Sunday, June 17, 2012

Watergate 40th Anniversary

The next time someone gets the urge to rag on a person who is working as a security guard to pay their bills or derisively call them a 'rent a cop', point out that it was an African-American security guard that got the ball rolling 40 years ago today on the scandal that eventually took down the Nixon presidency.

Then 24 year old Frank Wills was working his midnight to 7 AM shift at the Watergate Office Complex on the night of June 17, 1972  when he discovered at 1 AM that someone had taped the latches on several doors (That allows the doors to close but remain unlocked.)  Wills removed the tape on those doors and when he returned an hour later to discovered those same doors were retaped he called the police which resulted in five people being busted inside the Democratic National Committee headquarters offices..

The five men busted in the DNC office burglary, Virgilio González, Bernard Barker, James W. McCord, Jr., Eugenio Martínez, and Frank Sturgis, were charged with attempted burglary and attempted interception of telephone and other communications and convicted on January 30, 1973.
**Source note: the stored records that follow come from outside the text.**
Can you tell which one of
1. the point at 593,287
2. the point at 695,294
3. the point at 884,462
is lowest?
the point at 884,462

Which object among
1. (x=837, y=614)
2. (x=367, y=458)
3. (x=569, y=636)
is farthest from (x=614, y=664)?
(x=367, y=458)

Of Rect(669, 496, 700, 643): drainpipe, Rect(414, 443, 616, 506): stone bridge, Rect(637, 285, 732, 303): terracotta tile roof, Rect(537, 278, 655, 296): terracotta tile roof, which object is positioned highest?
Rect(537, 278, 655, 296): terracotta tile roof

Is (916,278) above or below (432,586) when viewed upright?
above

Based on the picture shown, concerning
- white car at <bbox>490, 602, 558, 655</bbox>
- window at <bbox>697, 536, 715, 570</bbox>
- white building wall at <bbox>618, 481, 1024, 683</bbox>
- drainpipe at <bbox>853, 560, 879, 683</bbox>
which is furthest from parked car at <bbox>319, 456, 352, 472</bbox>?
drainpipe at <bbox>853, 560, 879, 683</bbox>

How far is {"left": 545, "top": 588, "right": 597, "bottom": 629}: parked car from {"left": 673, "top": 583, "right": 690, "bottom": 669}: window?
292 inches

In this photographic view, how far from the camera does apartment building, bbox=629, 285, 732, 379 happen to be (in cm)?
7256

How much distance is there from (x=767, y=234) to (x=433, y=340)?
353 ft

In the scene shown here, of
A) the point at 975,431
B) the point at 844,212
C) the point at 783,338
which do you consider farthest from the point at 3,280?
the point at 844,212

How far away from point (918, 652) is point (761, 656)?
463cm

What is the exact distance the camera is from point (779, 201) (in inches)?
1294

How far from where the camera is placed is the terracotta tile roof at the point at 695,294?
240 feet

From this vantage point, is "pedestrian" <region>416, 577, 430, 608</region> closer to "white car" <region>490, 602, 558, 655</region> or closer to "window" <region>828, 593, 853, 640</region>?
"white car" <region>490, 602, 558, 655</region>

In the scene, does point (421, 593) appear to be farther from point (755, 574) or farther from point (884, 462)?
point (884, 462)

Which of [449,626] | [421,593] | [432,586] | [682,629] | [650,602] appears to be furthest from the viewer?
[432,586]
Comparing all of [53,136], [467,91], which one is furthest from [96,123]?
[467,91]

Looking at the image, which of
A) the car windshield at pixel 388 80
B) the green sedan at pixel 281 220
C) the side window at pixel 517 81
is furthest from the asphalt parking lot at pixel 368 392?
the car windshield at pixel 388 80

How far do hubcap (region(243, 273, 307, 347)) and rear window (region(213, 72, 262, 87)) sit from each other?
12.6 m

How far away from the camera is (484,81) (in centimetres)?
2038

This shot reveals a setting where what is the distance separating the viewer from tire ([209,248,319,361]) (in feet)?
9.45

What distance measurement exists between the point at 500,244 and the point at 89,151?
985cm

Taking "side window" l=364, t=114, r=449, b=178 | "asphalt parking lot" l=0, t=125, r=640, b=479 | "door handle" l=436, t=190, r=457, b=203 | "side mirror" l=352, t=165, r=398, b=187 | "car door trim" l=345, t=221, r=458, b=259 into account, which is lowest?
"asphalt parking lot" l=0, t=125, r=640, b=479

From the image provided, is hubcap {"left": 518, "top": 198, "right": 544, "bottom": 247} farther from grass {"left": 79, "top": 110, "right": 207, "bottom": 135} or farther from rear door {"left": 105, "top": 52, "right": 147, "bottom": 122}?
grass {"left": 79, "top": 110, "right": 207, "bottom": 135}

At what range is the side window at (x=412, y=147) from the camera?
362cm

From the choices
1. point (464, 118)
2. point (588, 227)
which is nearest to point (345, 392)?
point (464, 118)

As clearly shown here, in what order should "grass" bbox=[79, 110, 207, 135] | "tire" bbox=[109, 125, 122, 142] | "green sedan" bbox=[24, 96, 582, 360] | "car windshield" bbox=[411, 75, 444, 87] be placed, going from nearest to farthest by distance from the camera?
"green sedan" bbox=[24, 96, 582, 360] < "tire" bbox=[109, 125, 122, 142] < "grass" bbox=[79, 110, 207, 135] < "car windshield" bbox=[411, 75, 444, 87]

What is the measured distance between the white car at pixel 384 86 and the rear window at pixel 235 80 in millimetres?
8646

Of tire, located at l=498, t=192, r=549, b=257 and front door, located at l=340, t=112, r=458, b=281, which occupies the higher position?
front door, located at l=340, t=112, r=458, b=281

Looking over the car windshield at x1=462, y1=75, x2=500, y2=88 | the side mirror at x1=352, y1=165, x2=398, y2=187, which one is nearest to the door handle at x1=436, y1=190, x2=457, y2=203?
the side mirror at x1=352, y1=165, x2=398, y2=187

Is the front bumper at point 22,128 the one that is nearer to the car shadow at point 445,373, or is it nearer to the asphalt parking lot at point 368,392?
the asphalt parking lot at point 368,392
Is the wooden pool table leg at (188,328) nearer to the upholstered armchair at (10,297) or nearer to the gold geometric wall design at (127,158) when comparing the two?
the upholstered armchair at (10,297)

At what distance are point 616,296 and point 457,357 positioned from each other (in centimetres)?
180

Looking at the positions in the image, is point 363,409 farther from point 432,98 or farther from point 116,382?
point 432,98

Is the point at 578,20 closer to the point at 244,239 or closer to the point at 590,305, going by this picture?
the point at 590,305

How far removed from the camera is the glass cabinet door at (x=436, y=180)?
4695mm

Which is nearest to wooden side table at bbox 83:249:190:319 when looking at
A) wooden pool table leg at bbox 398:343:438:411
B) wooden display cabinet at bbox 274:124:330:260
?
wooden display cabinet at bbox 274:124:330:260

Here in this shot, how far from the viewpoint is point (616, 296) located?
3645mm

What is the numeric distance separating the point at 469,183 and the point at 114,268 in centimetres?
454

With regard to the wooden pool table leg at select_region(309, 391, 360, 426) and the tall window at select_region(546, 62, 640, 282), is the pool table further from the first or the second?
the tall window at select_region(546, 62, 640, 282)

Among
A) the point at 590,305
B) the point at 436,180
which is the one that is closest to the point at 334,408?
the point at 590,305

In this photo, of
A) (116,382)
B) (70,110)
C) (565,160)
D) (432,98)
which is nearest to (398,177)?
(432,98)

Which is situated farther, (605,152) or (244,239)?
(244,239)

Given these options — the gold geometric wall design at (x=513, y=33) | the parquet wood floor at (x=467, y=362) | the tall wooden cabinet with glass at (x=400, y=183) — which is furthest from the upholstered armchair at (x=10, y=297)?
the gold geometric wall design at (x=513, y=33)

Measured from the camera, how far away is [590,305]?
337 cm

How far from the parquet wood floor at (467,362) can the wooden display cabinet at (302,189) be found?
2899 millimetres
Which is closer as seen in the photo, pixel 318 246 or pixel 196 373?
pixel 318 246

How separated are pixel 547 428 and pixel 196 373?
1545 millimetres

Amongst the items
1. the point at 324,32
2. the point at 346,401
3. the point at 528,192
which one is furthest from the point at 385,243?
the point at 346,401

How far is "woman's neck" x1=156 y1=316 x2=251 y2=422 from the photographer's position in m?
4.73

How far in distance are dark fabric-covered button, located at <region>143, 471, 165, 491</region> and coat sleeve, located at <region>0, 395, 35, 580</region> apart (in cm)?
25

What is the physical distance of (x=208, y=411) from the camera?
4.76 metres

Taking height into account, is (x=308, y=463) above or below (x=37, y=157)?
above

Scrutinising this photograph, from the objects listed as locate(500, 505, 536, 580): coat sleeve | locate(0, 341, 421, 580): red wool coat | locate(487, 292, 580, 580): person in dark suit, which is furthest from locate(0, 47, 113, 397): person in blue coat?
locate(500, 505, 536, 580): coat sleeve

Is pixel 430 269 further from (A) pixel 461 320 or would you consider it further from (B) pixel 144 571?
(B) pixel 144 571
However, when it was discovered that one of the burglars was a Republican Party security aide and money the burglars had been paid for expenses was traced by the FBI back to a fund tied to the aptly named CREEP (Committee to Re-Elect The President), the scandal widened throughout the summer of 1973 and into 1974 as more troubling details emerged.

It eventually ended with the resignation of Richard Nixon from the presidency on August 9, 1974 when he was facing an almost certain overwhelming Senate vote to impeach and remove him from office and the Democrats in a Watergate induced 1974 midterm backlash picking up five Senate seats to add to their majority there and 49 seats in the House.  There was also an overhaul of American Bar Association  regulations to stave off federalizing that responsibility from the various state bar associations, amendment of the 1974 Freedom of Information Act, campaign finance reform and the enactment of the Ethics In Government Act. 

68 people were charged and 49 convicted of various offenses including members of the Nixon administration.  The pardon of Nixon by President Gerald Ford is cited as one of the factors that led to Jimmy Carter being elected president in 1976.

The House Judiciary Committee Impeachment hearings on July 25, 1974 also resulted in a freshman Democratic House representative from Texas named Barbara Jordan making one of the most memorable and still quoted speeches of those hearings



And as for Frank Wills, the African-American security guard who discovered the burglary that brought down the Nixon Administration?  

Sadly while other people including the Nixon Administration folks who instigated the scandal got paid with their best selling books and speaking tours, Wills' life was never the same. 

He quit his $80 a week job after the security company refused to give him  raise for his role in breaking the Watergate scandal.  Washington business and organizations dependent on federal funding refused to hire him for fear their federal funding would be cut off in retaliation.  He later died in poverty from a brain tumor in Augusta, GA on September 27, 2000.

But the Watergate scandal is a lesson to ponder going into this 2012 presidential election (that we liberal progressive never should have forgotten) that the Republifools will go to any lengths including violating the law and the Constitution they claim to reverently respect to win an election and cling to power.